Several mornings a week, Mohamed ‘Momo’ Ag Malha journeys at least 7 miles (11km) around the vast Mbera refugee camp in southeastern Mauritania that has been his residence since 2012. The routine keeps the 84-year-old camp leader vigorous, and enables him to assess the welfare of other occupants.

His initial stay in Mauritania came in 1991, when he fled Mali as Tuareg rebels battled with the army in his home Timbuktu province.

After four years as a refugee, he returned home and worked for a year as a social worker before transitioning to a teacher. Then in 2012, the Tuareg fighting once again compelled him across the border.

The former mathematics and physics teacher says he feels deeply sympathetic for the younger people of Mbera, which is located approximately 30 miles from the Malian border.

“Some of the children who were born here in Mbera have not once visited Mali,” he says. “They do not know their country [and] that is heartbreaking because a refugee always has two hearts: one here, where he lives, and another over there, in his homeland, which he hopes to go back to one day.”

First established as a few thousand huts, Mbera now houses around 120,000 refugees, according to UNHCR. In furthermore, it is estimated that at least 154,000 refugees reside in nearby villages across the Hodh Ech Chargui area. More than half are under 18.

Government officials say the area is the number three human encampment in Mauritania after Nouakchott and Nouadhibou, the governmental and business hubs.

Each month, thousands more refugees come across the border, running from a jihadist insurgency that co-opted the Tuareg rebellion and has since left swathes of the country uncontrollable. Aid workers – especially at the UN World Food Programme (WFP) and Unicef office in the town of Bassikounou, which supports the camp and neighbouring settlements – cannot stop feeling anxious. They have faced dwindling resources as foreign donors – most notably the now defunct USAID – have drastically cut funding this year.

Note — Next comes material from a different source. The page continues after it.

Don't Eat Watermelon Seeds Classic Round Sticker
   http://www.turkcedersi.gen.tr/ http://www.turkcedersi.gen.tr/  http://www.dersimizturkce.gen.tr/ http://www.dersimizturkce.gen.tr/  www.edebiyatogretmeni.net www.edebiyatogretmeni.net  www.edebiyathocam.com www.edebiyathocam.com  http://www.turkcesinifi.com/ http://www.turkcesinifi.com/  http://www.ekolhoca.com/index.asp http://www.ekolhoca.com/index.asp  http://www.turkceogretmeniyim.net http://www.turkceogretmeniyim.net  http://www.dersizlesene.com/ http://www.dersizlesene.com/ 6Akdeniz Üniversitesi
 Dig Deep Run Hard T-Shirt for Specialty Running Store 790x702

“We’ve gone from [being able to] assist almost 90,000 people with both nutritional aid or money every month to about 53,000 … and had to halt crucial nutrition programmes for hungry children and mothers due to funding cuts,” says Aliou Diongue, country director for WFP.

The camp has many of the characteristics of a long-term settlement, including its own bank, eight schools, a market with more than 500 stores, and volleyball and football activities. Members of a parent-teacher association use loudspeakers to get more children signed up in school. New comers are registered by aid workers and state agents using digital identification.

Nearby, police patrols guard the camp from the risk of armed groups just a few miles from the border.

Some residents have adopted new duties with zeal: volunteers in the SOS Desert organisation cultivate food for sale and run an blaze control team putting out bushfires; members of a women’s resource network support those maimed by jihadist attacks and mothers-to-be while also raising awareness about educating girls.

But the camp’s requirements are obvious.

“We have the determination, we have the women, but not enough funding or supplies,” a leading member of the network says. “Sometimes we repurpose what little we have, but it is not enough for the demands of the camp.”

In the schools, the children are given one meal daily by WFP. At one school with 100 children per class, six or seven of them cluster by a big tray to eat the same meal every school day – rice that is mostly unseasoned, save for a few pulses.

“We’re still supplying school meals, basic food distributions, and cash assistance in the Mbera camp, but it’s not enough,” says Diongue. “We’re focusing on the most vulnerable while working continuously to obtain new funding through the expansion of our donor base.”

The meals are powered by recent contributions including several thousand tonnes of rice donated by the South Korean government – the only products in a bulk of the warehouses. A few donors are also helping initiate entrepreneurship programmes to help refugees cultivate and keep animals so they can make money and boost their quality of life.

Though Malha supervises everything dutifully, helping the aid workers’ support the most needy households, his heart longs to return to Mali.

“When you leave your country, you sacrifice everything – your work, your home, your family sometimes,” he says. “Here, you are entirely reliant on humanitarian aid. Sometimes that aid is enough, sometimes it is not. And when it is not, you suffer.
“We thank the Mauritanian authorities and the humanitarian organisations for what they have done for us but it is not the same as being in your own country, working with your own hands and living with self-respect.”
Wanda Santiago
Wanda Santiago

A seasoned casino analyst with over a decade of experience in online gambling, specializing in slot mechanics and player strategies.